PETA (People for the Ethical Treatment of Animals) wants to occupy the evil Amityville murder house.

The animal rights group is interested in leasing Amityville on Long Island, which will be converted to an exhibit that would scare people off meat and dairy products.

PETA said in a statement released last Friday that it wanted to make the house a temporary "slaughterhouse of horrors", the New York Daily News reported.

The group already sent a letter to the current owner of the house in Long Island, New York, making the request and said it could possibly attract more potential buyers to the Dutch Colonial, which is on the market for US $1.5 million ($1.77 million).

Instead of the usual ghosts and evil spirits lurking in the house, the group wanted "the horrors" to be similar with animals' experiences: being raised and killed for meat, milk, and eggs, and enduring on factory farms and in slaughterhouses, like intensive confinement, filthy conditions, mutilations and neglect.
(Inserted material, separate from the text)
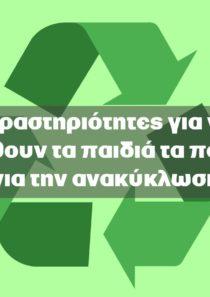Δραστηριότητες για να μάθουν τα παιδιά τα πάντα για την ανακύκλωση.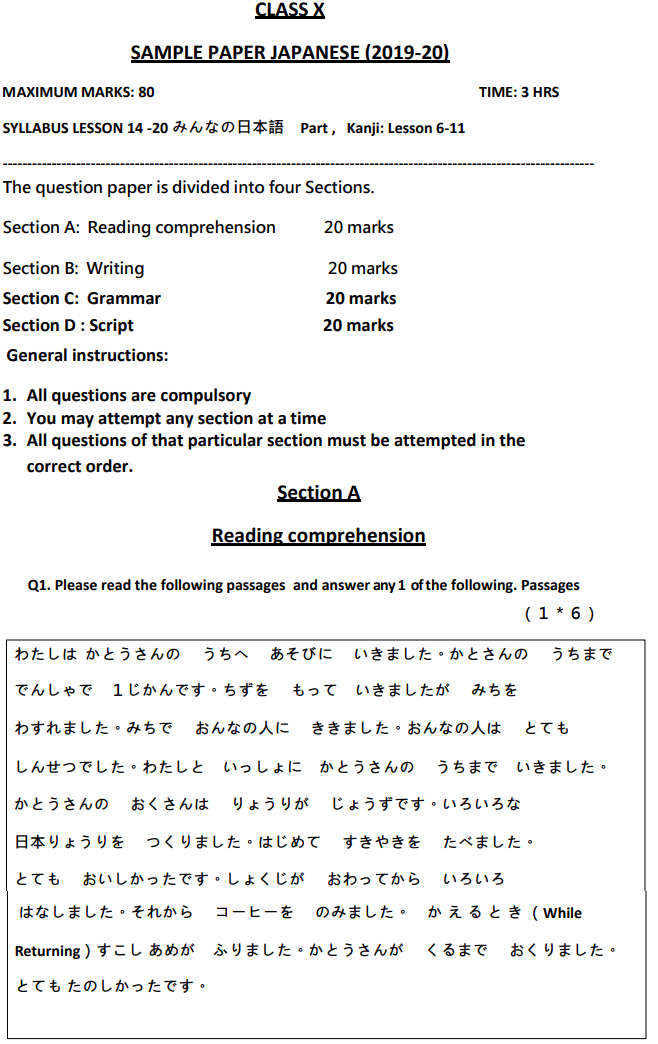 CBSE Class 10 Japanese Sample Paper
"The supernatural haunting that some people believe occurred in this building is legendary, but many people don't realise that if they are eating meat, eggs, and dairy products, they are getting their food from real-life horror houses - factory farms and slaughterhouses," the letter said.

"In our horror house, the sound of slaughterhouse blades whirring while animals scream for their lives would play over loudspeakers. Visitors would be able to see animatronic hens struggling for space inside tiny battery cages and lifelike "fish" gasping for air as they slowly suffocate on the deck of a fishing boat."

Visitors would be allowed to touch actual instruments used in the food industry, like banding irons that put third-degree burns on cows and electrified prods used in forcing animals to walk to their deaths at slaughterhouses.

Tracy Reiman, executive vice president of PETA, said that the group wishes that the fame of Amityville would help publicise its battle against animal cruelty.

"While some question the authenticity of The Amityville Horror, factory farms and slaughterhouses are all-too-real houses of horror," she said.

"Witnessing the cruelty that is inflicted on farmed animals could haunt visitors for life, so we'll also make sure that they know how to help stop these abuses by simply choosing humane and healthy vegan foods."